# [Written problem]
Reproduce verbatim the passage of the OpenStack machine discussion that opens with the words containing "Possible reproducer. My" and closes with "the instance deleted?".

# [Page extract]
━━━

I agree with Joel's assessment above: it seems that the way we got here was that actuator.Exists() returned false without an error. As no error was returned, the machine controller assumes it is actually gone, and don't make any further attempts to reconcile the machine. It's difficult to guess what's actually going, but I'm currently suspicious of this code in instanceExists: https://github.com/openshift/cluster-api-provider-openstack/blob/4f41902b58d95a97d303ff1ee509c0c864250cd5/pkg/cloud/openstack/machine/actuator.go#L650-L651 When we check if an instance exists we're listing instances and filtering by name, image, and flavor. Image and flavor seem superflous, and I wonder if image specifically is causing a problem. I note that we're setting providerspec.image to "" above, and setting the actual image on the root volume. I wonder if Nova is setting instance.image to the image of the root volume, and subsequently failing to match an empty image. This is pure speculation!
(In reply to Matthew Booth from comment #16) > I agree with Joel's assessment above: it seems that the way we got here was > that actuator.Exists() returned false without an error. As no error was > returned, the machine controller assumes it is actually gone, and don't make > any further attempts to reconcile the machine. It's difficult to guess > what's actually going, but I'm currently suspicious of this code in > instanceExists: > > https://github.com/openshift/cluster-api-provider-openstack/blob/ > 4f41902b58d95a97d303ff1ee509c0c864250cd5/pkg/cloud/openstack/machine/ > actuator.go#L650-L651 > > When we check if an instance exists we're listing instances and filtering by > name, image, and flavor. Image and flavor seem superflous, and I wonder if > image specifically is causing a problem. I note that we're setting > providerspec.image to "" above, and setting the actual image on the root > volume. I wonder if Nova is setting instance.image to the image of the root > volume, and subsequently failing to match an empty image. This is pure > speculation! This isn't borne out in testing. At least on 16.1 instance.image is unset for BFV, and searching on image="" returns the instance.
Possible reproducer. My dev environment doesn't have multiple volume AZs, but I edited the *size* of a worker machine. The result was that the machine was marked Failed after the instance was deleted. The question now is: why was the instance deleted?

━━━

Coordinate annotation entries:

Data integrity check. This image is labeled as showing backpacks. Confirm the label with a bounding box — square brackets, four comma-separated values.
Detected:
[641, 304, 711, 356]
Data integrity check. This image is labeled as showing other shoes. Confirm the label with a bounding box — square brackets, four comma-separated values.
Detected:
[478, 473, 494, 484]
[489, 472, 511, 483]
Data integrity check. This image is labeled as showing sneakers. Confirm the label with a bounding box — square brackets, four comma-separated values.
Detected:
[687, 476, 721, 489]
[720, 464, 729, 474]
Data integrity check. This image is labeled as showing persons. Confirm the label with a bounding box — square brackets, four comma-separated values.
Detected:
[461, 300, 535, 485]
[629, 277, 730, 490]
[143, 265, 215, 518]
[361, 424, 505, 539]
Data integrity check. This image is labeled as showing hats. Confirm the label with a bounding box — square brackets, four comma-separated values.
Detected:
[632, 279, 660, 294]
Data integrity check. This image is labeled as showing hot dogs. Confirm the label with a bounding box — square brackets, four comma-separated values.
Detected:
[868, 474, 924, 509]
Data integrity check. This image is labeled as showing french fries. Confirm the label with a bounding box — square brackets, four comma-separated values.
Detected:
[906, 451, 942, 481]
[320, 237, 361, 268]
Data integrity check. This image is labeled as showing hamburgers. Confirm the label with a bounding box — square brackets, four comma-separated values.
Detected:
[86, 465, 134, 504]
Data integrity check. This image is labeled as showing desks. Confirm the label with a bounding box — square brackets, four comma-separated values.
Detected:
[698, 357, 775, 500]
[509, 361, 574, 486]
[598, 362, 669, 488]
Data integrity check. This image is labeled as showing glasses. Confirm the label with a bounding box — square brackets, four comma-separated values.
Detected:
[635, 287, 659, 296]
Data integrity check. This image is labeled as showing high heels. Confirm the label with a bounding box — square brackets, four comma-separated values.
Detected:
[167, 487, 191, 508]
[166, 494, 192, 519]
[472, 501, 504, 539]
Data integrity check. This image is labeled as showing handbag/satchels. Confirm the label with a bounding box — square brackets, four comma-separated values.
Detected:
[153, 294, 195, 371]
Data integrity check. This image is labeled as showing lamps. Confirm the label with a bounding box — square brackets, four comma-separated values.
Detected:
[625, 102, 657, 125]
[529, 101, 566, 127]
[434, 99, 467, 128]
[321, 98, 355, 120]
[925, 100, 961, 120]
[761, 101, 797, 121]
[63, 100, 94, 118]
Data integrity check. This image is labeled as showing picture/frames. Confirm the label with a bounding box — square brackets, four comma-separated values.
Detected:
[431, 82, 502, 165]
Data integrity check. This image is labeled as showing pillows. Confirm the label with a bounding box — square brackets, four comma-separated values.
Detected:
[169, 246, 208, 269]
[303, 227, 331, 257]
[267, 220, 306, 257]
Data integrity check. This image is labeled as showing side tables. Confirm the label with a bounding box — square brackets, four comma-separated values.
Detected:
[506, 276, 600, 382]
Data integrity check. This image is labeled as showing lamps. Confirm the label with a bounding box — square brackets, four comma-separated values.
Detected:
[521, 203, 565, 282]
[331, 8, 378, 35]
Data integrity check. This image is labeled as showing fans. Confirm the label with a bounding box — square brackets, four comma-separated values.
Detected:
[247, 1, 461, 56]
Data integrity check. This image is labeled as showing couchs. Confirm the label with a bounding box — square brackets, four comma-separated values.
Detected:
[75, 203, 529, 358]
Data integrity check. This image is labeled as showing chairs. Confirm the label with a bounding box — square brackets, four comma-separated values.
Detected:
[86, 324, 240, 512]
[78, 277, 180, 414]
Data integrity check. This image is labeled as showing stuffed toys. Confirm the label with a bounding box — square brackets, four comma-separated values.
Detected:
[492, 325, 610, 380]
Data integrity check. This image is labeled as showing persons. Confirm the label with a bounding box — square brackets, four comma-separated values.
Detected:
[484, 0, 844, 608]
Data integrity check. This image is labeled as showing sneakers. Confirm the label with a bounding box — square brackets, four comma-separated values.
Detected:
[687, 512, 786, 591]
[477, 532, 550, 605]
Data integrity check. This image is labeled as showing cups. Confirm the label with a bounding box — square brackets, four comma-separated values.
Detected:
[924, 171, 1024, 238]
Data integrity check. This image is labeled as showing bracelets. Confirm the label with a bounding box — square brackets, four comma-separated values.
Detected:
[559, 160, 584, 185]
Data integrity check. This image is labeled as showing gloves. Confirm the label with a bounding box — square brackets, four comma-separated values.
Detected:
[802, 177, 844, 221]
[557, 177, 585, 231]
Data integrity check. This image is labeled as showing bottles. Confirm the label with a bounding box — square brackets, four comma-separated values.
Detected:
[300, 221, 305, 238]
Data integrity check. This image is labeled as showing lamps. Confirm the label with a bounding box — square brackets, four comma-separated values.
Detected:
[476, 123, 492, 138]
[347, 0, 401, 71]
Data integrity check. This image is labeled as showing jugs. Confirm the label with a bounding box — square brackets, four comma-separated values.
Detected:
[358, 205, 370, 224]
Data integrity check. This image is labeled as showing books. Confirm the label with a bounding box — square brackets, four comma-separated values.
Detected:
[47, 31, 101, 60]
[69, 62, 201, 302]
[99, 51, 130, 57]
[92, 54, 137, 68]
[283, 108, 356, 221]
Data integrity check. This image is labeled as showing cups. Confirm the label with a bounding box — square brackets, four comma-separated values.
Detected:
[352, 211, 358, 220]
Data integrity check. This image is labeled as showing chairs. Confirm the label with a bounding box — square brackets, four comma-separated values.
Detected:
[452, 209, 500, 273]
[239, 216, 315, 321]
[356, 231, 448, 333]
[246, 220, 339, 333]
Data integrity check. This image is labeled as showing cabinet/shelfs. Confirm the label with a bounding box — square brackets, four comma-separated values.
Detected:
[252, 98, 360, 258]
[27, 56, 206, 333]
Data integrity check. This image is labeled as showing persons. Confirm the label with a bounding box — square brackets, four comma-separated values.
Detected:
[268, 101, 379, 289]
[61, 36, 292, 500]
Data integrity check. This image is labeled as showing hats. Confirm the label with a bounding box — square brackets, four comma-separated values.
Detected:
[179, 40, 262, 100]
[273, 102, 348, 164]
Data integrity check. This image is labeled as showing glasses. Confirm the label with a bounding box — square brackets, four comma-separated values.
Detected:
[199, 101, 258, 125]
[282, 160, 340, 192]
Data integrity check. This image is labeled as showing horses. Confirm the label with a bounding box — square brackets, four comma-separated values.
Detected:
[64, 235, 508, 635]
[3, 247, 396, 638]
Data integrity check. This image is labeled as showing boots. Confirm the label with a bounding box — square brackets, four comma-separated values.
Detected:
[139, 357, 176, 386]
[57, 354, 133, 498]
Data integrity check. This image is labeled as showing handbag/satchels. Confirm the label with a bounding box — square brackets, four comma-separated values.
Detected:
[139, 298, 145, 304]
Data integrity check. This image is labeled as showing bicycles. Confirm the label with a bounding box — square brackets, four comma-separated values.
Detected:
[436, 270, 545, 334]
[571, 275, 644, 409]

━━━

# [Full answer]
Possible reproducer. My dev environment doesn't have multiple volume AZs, but I edited the *size* of a worker machine. The result was that the machine was marked Failed after the instance was deleted. The question now is: why was the instance deleted?